Extracted data entries

┄┄┄┄┄┄

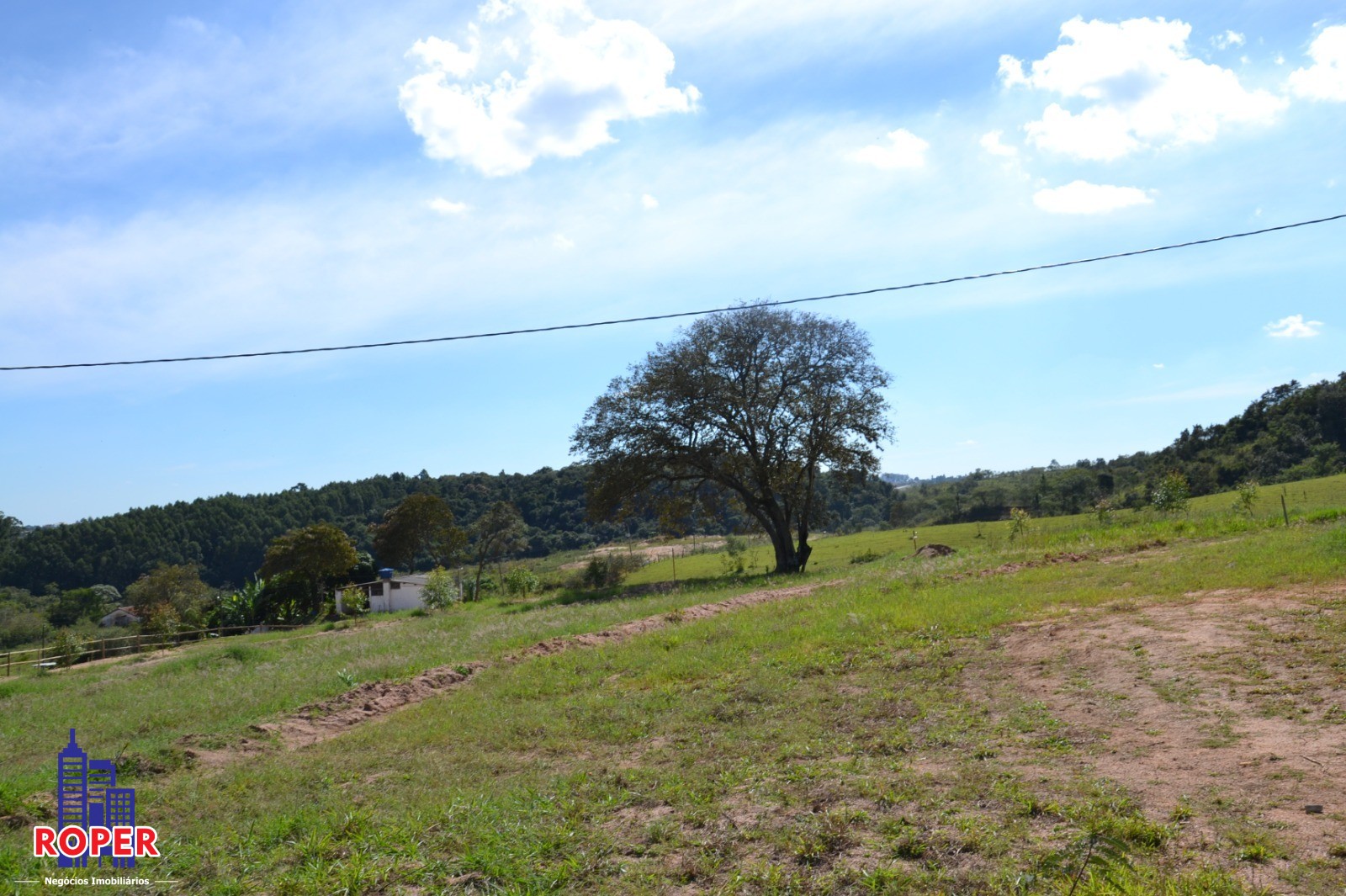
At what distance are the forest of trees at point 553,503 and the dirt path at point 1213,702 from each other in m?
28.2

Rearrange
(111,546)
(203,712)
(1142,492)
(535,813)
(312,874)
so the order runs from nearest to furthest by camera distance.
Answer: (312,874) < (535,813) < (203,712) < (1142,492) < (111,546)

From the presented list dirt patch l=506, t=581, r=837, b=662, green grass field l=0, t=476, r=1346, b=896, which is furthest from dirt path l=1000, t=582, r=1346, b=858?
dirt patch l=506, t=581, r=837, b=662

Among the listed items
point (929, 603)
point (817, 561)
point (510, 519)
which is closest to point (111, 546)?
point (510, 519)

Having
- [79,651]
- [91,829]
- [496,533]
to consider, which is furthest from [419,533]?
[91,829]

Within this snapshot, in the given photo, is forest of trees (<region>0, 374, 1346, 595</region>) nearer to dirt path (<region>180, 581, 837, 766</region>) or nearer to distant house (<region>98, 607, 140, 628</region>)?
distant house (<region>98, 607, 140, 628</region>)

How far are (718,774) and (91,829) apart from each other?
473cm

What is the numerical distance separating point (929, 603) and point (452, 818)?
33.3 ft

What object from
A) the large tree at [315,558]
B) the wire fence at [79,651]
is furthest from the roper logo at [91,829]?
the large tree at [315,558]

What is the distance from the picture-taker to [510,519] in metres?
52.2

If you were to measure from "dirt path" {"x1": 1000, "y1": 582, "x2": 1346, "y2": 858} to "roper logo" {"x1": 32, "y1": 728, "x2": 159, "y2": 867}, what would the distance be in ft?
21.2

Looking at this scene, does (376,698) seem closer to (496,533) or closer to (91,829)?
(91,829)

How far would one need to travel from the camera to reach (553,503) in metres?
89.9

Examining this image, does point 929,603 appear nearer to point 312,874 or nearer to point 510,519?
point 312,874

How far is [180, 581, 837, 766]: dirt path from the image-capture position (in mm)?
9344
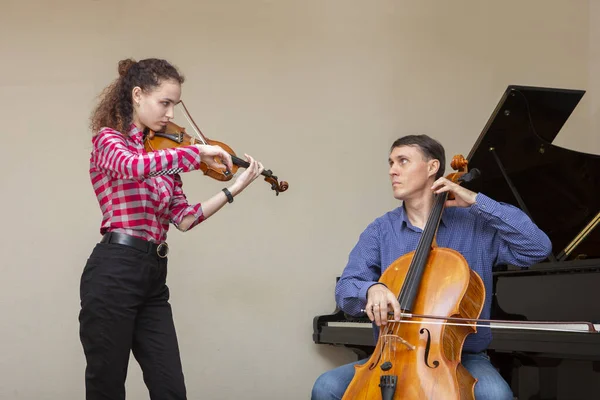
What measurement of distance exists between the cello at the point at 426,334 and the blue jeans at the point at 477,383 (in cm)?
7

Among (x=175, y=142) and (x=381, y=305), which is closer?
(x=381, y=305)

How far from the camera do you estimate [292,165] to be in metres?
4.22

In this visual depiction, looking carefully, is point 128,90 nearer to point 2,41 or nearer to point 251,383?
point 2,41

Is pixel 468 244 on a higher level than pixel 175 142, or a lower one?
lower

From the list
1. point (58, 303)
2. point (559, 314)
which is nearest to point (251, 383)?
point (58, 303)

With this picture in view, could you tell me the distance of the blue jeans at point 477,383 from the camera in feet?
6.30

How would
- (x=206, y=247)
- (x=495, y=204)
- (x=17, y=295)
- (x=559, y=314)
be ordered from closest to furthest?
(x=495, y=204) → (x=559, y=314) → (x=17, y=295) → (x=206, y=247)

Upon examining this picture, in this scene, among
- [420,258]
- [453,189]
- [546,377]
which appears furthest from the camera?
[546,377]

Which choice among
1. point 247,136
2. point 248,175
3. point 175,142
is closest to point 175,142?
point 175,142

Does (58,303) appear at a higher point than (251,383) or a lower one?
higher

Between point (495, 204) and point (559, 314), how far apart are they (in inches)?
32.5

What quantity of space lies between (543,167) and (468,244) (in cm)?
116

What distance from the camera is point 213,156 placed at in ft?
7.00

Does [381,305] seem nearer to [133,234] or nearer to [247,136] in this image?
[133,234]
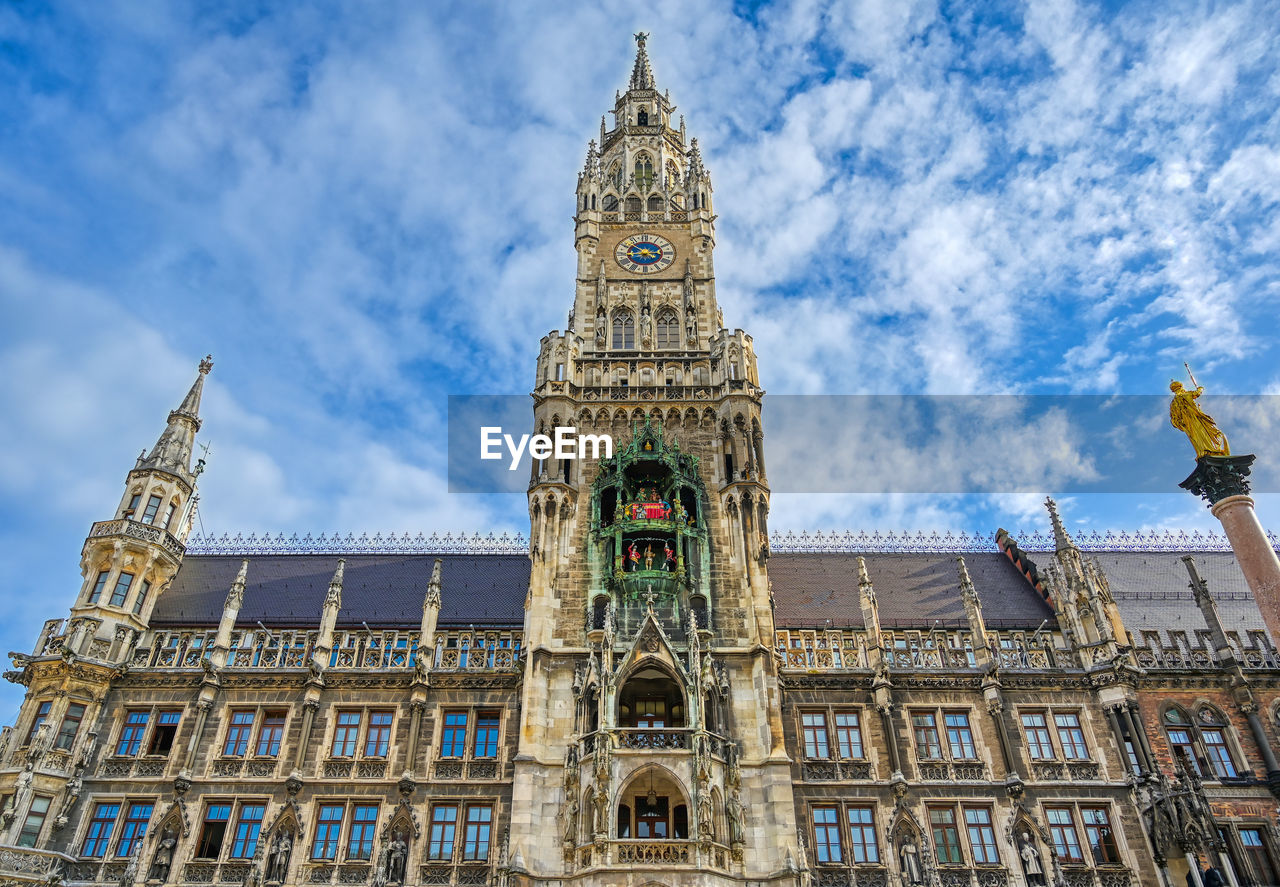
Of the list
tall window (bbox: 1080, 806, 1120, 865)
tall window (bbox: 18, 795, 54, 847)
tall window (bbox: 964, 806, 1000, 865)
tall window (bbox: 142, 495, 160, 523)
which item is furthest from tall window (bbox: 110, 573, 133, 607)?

┄┄┄┄┄┄

Move everything from the line containing "Is pixel 468" down through the line containing "(x=495, y=204) →" over here, adding 39 to every coordinate and distance value in the answers and leaving the rest unchanged.

#### SOLUTION BELOW
Is pixel 468 244 on a higher level than pixel 175 142, or a lower one?
lower

From the list
1. point (58, 303)
2. point (559, 314)
which is nearest to point (251, 383)?
point (97, 342)

With this picture in view, could you tell me the distance of the blue jeans at point 477,383 from the camera in feet?
45.30

How would
- (x=206, y=247)
- (x=495, y=204)
- (x=17, y=295)
- (x=559, y=314)
be ordered from closest to furthest?
(x=534, y=243) → (x=598, y=353) → (x=56, y=334) → (x=245, y=286)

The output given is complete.